> _PROBLEM REQUIREMENTS_
Copy out all the rows below, swapping every "muddy water" for "murky water" and leaving everything else as is.

** START LISTED RECORDS **

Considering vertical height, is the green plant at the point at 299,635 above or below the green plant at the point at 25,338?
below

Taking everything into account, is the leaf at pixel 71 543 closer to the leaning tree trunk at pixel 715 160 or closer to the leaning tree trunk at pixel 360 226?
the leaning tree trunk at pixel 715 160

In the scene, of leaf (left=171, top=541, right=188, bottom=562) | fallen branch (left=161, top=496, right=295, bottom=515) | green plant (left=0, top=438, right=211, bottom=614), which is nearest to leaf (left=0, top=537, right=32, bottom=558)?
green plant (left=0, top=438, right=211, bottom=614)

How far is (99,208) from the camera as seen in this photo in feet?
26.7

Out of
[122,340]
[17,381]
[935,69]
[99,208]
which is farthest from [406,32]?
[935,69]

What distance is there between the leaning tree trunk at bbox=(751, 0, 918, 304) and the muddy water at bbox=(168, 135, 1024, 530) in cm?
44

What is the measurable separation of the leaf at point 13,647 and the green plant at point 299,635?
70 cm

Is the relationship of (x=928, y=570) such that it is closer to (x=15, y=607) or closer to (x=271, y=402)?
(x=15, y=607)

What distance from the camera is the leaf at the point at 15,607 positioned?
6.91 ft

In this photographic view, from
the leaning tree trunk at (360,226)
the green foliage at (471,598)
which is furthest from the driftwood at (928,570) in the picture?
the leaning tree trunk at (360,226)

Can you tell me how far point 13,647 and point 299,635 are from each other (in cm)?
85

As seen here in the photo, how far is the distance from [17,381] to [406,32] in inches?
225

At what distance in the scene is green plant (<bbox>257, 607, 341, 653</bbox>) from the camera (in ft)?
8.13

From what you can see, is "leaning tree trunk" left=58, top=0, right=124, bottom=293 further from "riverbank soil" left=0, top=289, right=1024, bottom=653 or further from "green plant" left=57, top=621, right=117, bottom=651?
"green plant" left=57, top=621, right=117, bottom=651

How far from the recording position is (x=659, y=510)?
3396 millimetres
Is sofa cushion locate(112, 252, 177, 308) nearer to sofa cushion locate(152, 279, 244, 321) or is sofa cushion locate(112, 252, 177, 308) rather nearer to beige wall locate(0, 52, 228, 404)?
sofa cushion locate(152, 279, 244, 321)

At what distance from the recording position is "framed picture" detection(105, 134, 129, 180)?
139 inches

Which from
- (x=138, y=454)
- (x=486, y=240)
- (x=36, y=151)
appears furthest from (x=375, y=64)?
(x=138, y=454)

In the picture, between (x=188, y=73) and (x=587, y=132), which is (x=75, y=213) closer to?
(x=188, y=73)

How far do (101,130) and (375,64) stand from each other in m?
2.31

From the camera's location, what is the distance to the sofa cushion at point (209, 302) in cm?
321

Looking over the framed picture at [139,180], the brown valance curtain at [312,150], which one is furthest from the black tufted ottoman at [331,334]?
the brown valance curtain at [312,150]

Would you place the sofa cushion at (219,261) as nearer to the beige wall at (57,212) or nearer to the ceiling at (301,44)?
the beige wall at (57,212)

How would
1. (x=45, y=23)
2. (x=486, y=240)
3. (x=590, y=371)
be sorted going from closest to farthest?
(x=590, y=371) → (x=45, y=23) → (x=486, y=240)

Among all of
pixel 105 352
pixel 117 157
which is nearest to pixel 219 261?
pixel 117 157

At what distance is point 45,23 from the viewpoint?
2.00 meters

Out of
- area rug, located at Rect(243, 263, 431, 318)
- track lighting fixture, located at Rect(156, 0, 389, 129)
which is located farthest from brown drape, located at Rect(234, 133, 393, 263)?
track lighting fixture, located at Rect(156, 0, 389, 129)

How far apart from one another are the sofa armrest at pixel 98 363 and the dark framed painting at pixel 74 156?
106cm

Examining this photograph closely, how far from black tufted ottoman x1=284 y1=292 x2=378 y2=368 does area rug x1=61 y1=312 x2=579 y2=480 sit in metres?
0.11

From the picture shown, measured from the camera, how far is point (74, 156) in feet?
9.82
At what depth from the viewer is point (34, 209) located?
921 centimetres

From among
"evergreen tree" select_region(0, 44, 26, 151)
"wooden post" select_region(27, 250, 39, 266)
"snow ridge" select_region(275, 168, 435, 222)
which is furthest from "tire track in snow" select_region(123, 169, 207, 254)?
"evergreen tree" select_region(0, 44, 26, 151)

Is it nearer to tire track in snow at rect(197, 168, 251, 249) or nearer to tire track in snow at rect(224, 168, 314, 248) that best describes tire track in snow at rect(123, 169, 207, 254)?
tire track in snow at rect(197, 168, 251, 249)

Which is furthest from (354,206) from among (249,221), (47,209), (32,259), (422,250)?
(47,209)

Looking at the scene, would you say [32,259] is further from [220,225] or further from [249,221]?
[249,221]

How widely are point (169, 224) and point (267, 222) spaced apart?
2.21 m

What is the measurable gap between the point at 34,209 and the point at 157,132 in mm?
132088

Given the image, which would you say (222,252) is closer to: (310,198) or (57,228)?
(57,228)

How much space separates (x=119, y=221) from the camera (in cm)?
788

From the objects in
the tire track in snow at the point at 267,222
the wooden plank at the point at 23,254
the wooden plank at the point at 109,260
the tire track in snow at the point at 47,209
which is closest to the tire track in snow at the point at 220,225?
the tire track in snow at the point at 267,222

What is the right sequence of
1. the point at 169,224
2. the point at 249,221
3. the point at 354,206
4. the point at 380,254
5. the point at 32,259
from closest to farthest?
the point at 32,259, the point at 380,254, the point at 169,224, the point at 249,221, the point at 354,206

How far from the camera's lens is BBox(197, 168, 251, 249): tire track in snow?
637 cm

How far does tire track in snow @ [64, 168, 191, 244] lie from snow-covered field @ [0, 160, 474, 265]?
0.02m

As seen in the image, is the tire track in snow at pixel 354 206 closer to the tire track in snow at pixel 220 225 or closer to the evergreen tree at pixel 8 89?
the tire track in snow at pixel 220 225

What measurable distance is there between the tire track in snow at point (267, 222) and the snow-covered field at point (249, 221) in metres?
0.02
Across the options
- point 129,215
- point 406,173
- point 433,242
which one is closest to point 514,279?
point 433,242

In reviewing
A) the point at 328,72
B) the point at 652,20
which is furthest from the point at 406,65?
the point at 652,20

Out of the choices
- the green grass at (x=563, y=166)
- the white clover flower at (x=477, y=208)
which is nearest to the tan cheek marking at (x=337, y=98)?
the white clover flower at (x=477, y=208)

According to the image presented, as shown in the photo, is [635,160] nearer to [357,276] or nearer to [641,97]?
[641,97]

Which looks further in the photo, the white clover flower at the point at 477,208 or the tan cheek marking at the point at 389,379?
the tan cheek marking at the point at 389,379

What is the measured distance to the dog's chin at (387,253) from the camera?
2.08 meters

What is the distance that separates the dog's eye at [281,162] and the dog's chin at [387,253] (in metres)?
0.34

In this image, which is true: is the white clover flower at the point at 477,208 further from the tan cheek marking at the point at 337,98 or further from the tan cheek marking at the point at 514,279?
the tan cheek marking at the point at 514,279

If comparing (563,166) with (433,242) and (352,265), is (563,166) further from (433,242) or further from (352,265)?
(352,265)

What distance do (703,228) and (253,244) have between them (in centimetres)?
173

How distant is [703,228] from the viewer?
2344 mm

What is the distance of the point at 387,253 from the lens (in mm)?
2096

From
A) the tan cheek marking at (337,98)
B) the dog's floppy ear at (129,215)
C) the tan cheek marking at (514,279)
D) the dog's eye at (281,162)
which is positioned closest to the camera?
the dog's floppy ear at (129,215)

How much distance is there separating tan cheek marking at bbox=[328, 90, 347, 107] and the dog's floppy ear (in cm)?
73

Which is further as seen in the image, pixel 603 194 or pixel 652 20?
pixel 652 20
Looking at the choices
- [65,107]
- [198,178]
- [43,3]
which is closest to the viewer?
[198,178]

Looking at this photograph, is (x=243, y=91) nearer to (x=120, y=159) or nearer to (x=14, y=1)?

** END LISTED RECORDS **

> _EXERCISE RESULT_
Considering vertical height, is the green plant at the point at 299,635 above or below the green plant at the point at 25,338?
below

Taking everything into account, is the leaf at pixel 71 543 closer to the leaning tree trunk at pixel 715 160 or closer to the leaning tree trunk at pixel 360 226?
the leaning tree trunk at pixel 715 160

In the scene, of leaf (left=171, top=541, right=188, bottom=562) | fallen branch (left=161, top=496, right=295, bottom=515) | green plant (left=0, top=438, right=211, bottom=614), which is nearest to leaf (left=0, top=537, right=32, bottom=558)?
green plant (left=0, top=438, right=211, bottom=614)

How far is (99,208) from the camera as seen in this photo in feet?
26.7

Out of
[122,340]
[17,381]
[935,69]
[99,208]
which is farthest from [406,32]?
[935,69]

What distance is there between the leaning tree trunk at bbox=(751, 0, 918, 304) and the murky water at bbox=(168, 135, 1024, 530) in cm?
44

What is the measurable separation of the leaf at point 13,647 and the green plant at point 299,635?
70 cm

Is the relationship of (x=928, y=570) such that it is closer to (x=15, y=607) or closer to (x=271, y=402)?
(x=15, y=607)

What distance from the camera is the leaf at the point at 15,607 positioned?
6.91 ft

In this photographic view, from
the leaning tree trunk at (360,226)
the green foliage at (471,598)
which is furthest from the driftwood at (928,570) in the picture?
the leaning tree trunk at (360,226)

Can you tell me how far point 13,647 and point 299,635 are from each other (in cm)?
85

As seen here in the photo, how far is the distance from [17,381] to [406,32] in inches?
225

At what distance in the scene is green plant (<bbox>257, 607, 341, 653</bbox>) from the camera (in ft)?
8.13

From what you can see, is "leaning tree trunk" left=58, top=0, right=124, bottom=293 further from "riverbank soil" left=0, top=289, right=1024, bottom=653 or further from "green plant" left=57, top=621, right=117, bottom=651?
"green plant" left=57, top=621, right=117, bottom=651

How far from the recording position is (x=659, y=510)?
3396 millimetres
Is sofa cushion locate(112, 252, 177, 308) nearer to sofa cushion locate(152, 279, 244, 321) or is sofa cushion locate(112, 252, 177, 308) rather nearer to beige wall locate(0, 52, 228, 404)?
sofa cushion locate(152, 279, 244, 321)

At what distance from the recording position is "framed picture" detection(105, 134, 129, 180)?
139 inches

Which from
- (x=138, y=454)
- (x=486, y=240)
- (x=36, y=151)
appears furthest from (x=375, y=64)?
(x=138, y=454)

In the picture, between (x=188, y=73) and (x=587, y=132), which is (x=75, y=213) closer to?
(x=188, y=73)

How far do (101,130) and (375,64) stand from each other in m?
2.31

From the camera's location, what is the distance to the sofa cushion at point (209, 302) in cm?
321

Looking over the framed picture at [139,180], the brown valance curtain at [312,150], which one is furthest from the black tufted ottoman at [331,334]?
the brown valance curtain at [312,150]

Would you place the sofa cushion at (219,261) as nearer to the beige wall at (57,212) or nearer to the ceiling at (301,44)?
the beige wall at (57,212)

How would
1. (x=45, y=23)
2. (x=486, y=240)
3. (x=590, y=371)
be sorted going from closest to farthest?
(x=590, y=371) → (x=45, y=23) → (x=486, y=240)

Among all of
pixel 105 352
pixel 117 157
which is nearest to pixel 219 261?
pixel 117 157

At what distance is point 45,23 from the viewpoint?
2.00 meters

Out of
- area rug, located at Rect(243, 263, 431, 318)
- track lighting fixture, located at Rect(156, 0, 389, 129)
which is located farthest from brown drape, located at Rect(234, 133, 393, 263)?
track lighting fixture, located at Rect(156, 0, 389, 129)

How far apart from one another are the sofa armrest at pixel 98 363 and the dark framed painting at pixel 74 156?
106cm

Examining this photograph closely, how far from black tufted ottoman x1=284 y1=292 x2=378 y2=368 does area rug x1=61 y1=312 x2=579 y2=480 sit in metres?
0.11

From the picture shown, measured from the camera, how far is point (74, 156) in feet?
9.82
At what depth from the viewer is point (34, 209) located?
921 centimetres

From among
"evergreen tree" select_region(0, 44, 26, 151)
"wooden post" select_region(27, 250, 39, 266)
"snow ridge" select_region(275, 168, 435, 222)
which is furthest from "tire track in snow" select_region(123, 169, 207, 254)?
"evergreen tree" select_region(0, 44, 26, 151)

Is it nearer to tire track in snow at rect(197, 168, 251, 249) or nearer to tire track in snow at rect(224, 168, 314, 248) that best describes tire track in snow at rect(123, 169, 207, 254)?
tire track in snow at rect(197, 168, 251, 249)

Which is furthest from (354,206) from among (249,221), (47,209), (32,259), (422,250)?
(47,209)

Looking at the scene, would you say [32,259] is further from [220,225] or further from [249,221]?
[249,221]

How widely are point (169, 224) and point (267, 222) spaced apart?
2.21 m

What is the measurable gap between the point at 34,209 and the point at 157,132 in mm?
132088

Given the image, which would you say (222,252) is closer to: (310,198) or (57,228)?
(57,228)

How much space separates (x=119, y=221) from the camera (in cm)?
788

From the objects in
the tire track in snow at the point at 267,222
the wooden plank at the point at 23,254
the wooden plank at the point at 109,260
the tire track in snow at the point at 47,209
which is closest to the tire track in snow at the point at 220,225?
the tire track in snow at the point at 267,222

What is the right sequence of
1. the point at 169,224
2. the point at 249,221
3. the point at 354,206
4. the point at 380,254
5. the point at 32,259
from closest to farthest?
the point at 32,259, the point at 380,254, the point at 169,224, the point at 249,221, the point at 354,206

How far from the camera's lens is BBox(197, 168, 251, 249): tire track in snow?
637 cm

How far does tire track in snow @ [64, 168, 191, 244] lie from snow-covered field @ [0, 160, 474, 265]?
0.02m

As seen in the image, is the tire track in snow at pixel 354 206 closer to the tire track in snow at pixel 220 225 or closer to the evergreen tree at pixel 8 89?
the tire track in snow at pixel 220 225

What measurable distance is there between the tire track in snow at point (267, 222) and the snow-covered field at point (249, 221) in metres?
0.02
Across the options
- point 129,215
- point 406,173
- point 433,242
which one is closest to point 514,279?
point 433,242

In reviewing
A) the point at 328,72
B) the point at 652,20
which is furthest from the point at 406,65?
the point at 652,20

Out of the choices
- the green grass at (x=563, y=166)
- the white clover flower at (x=477, y=208)
which is nearest to the tan cheek marking at (x=337, y=98)?
the white clover flower at (x=477, y=208)

According to the image presented, as shown in the photo, is [635,160] nearer to [357,276] or nearer to [641,97]?
[641,97]

Which looks further in the photo, the white clover flower at the point at 477,208 or the tan cheek marking at the point at 389,379?
the tan cheek marking at the point at 389,379

What is the measured distance to the dog's chin at (387,253) from the camera?
2.08 meters

What is the distance that separates the dog's eye at [281,162] and the dog's chin at [387,253] (in metres)?
0.34

In this image, which is true: is the white clover flower at the point at 477,208 further from the tan cheek marking at the point at 337,98 or further from the tan cheek marking at the point at 514,279?
the tan cheek marking at the point at 514,279

If comparing (563,166) with (433,242) and (352,265), is (563,166) further from (433,242) or further from (352,265)?
(352,265)

What distance do (703,228) and (253,244) have between them (in centimetres)?
173

How distant is [703,228] from the viewer?
2344 mm

What is the distance of the point at 387,253 from the lens (in mm)?
2096

From
A) the tan cheek marking at (337,98)
B) the dog's floppy ear at (129,215)
C) the tan cheek marking at (514,279)
D) the dog's eye at (281,162)
which is positioned closest to the camera?
the dog's floppy ear at (129,215)

How much distance is there separating tan cheek marking at bbox=[328, 90, 347, 107] and the dog's floppy ear (in cm)?
73

Which is further as seen in the image, pixel 603 194 or pixel 652 20?
pixel 652 20
Looking at the choices
- [65,107]
- [198,178]
- [43,3]
which is closest to the viewer?
[198,178]

Looking at this photograph, is (x=243, y=91) nearer to (x=120, y=159) or nearer to (x=14, y=1)?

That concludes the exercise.